* _Task description_
Each line below that carries the string "Variations" must appear in the answer.

==================================================

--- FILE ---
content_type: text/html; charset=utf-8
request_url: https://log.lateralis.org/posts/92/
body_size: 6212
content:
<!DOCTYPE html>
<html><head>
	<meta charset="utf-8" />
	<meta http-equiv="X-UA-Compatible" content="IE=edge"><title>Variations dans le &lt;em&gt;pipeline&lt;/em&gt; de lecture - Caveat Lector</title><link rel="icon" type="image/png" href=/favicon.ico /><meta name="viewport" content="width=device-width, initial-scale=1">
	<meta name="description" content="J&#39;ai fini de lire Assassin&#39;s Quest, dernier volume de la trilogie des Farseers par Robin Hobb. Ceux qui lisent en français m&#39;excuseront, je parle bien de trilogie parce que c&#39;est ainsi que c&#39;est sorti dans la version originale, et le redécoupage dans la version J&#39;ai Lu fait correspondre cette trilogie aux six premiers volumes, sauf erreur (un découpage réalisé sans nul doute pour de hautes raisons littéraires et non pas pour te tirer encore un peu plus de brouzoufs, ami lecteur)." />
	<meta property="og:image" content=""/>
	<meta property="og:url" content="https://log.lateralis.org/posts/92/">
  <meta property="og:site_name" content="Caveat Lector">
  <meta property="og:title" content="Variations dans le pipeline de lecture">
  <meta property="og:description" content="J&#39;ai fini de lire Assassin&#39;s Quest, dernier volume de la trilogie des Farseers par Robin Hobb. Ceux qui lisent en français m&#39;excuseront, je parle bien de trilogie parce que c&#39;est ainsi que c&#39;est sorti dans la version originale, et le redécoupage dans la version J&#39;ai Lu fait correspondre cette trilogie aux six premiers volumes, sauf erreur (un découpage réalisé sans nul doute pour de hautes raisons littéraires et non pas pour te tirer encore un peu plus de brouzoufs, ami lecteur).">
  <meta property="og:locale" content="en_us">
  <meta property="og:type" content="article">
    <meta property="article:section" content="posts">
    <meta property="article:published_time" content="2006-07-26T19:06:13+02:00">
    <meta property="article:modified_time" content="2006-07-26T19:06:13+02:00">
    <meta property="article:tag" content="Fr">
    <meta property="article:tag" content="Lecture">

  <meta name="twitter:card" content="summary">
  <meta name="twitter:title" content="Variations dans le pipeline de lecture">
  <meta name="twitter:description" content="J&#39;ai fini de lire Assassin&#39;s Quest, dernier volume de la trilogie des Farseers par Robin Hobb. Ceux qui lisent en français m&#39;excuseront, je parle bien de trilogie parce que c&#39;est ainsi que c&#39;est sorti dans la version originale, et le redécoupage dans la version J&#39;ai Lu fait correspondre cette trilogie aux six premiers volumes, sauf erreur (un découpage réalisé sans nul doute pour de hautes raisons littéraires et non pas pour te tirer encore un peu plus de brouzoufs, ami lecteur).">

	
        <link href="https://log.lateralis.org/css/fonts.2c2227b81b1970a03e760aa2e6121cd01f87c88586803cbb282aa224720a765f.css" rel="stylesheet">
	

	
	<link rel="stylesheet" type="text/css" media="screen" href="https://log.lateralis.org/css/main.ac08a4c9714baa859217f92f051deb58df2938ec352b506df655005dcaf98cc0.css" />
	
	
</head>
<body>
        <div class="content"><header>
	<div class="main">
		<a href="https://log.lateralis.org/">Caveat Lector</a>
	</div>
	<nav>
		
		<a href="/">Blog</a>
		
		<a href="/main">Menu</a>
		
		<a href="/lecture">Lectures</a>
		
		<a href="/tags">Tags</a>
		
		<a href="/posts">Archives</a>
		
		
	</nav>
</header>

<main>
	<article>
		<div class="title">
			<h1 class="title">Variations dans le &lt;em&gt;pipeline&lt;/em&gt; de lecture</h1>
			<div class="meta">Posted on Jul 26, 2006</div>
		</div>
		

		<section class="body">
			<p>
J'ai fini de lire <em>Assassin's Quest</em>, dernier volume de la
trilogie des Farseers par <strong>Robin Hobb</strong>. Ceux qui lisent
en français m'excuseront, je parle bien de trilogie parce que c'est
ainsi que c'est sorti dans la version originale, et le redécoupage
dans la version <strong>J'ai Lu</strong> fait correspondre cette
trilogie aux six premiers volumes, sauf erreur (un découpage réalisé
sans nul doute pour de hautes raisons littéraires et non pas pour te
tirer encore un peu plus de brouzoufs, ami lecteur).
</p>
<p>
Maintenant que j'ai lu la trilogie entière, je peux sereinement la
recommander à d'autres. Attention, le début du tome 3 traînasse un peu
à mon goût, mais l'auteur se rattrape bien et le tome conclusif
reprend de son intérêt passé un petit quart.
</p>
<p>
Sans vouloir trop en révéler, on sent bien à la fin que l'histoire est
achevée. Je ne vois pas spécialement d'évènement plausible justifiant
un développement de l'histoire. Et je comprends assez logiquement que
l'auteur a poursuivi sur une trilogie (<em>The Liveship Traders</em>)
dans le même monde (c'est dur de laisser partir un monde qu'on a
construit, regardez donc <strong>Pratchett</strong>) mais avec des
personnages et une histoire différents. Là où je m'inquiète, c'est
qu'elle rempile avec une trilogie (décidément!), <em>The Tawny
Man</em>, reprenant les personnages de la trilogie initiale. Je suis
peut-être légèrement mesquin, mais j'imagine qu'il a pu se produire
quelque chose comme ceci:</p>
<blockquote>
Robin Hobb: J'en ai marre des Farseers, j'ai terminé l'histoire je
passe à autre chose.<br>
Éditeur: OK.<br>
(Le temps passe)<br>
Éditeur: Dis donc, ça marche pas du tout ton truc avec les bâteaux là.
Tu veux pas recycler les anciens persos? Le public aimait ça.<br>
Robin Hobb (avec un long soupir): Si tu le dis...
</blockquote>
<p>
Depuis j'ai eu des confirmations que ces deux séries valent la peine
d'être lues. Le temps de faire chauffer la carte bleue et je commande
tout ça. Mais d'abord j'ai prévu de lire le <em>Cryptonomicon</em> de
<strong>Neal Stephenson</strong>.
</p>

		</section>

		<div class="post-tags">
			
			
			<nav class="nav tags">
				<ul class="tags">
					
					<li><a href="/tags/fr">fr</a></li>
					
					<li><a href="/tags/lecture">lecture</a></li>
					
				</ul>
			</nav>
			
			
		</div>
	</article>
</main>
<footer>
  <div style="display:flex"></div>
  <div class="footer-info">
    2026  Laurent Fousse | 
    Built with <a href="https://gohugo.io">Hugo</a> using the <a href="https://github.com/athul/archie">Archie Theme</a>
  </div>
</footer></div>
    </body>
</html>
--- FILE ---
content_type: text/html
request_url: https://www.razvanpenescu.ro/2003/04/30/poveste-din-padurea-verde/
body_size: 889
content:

==================================================

* _Reply_
	<meta http-equiv="X-UA-Compatible" content="IE=edge"><title>Variations dans le &lt;em&gt;pipeline&lt;/em&gt; de lecture - Caveat Lector</title><link rel="icon" type="image/png" href=/favicon.ico /><meta name="viewport" content="width=device-width, initial-scale=1">
  <meta property="og:title" content="Variations dans le pipeline de lecture">
  <meta name="twitter:title" content="Variations dans le pipeline de lecture">
			<h1 class="title">Variations dans le &lt;em&gt;pipeline&lt;/em&gt; de lecture</h1>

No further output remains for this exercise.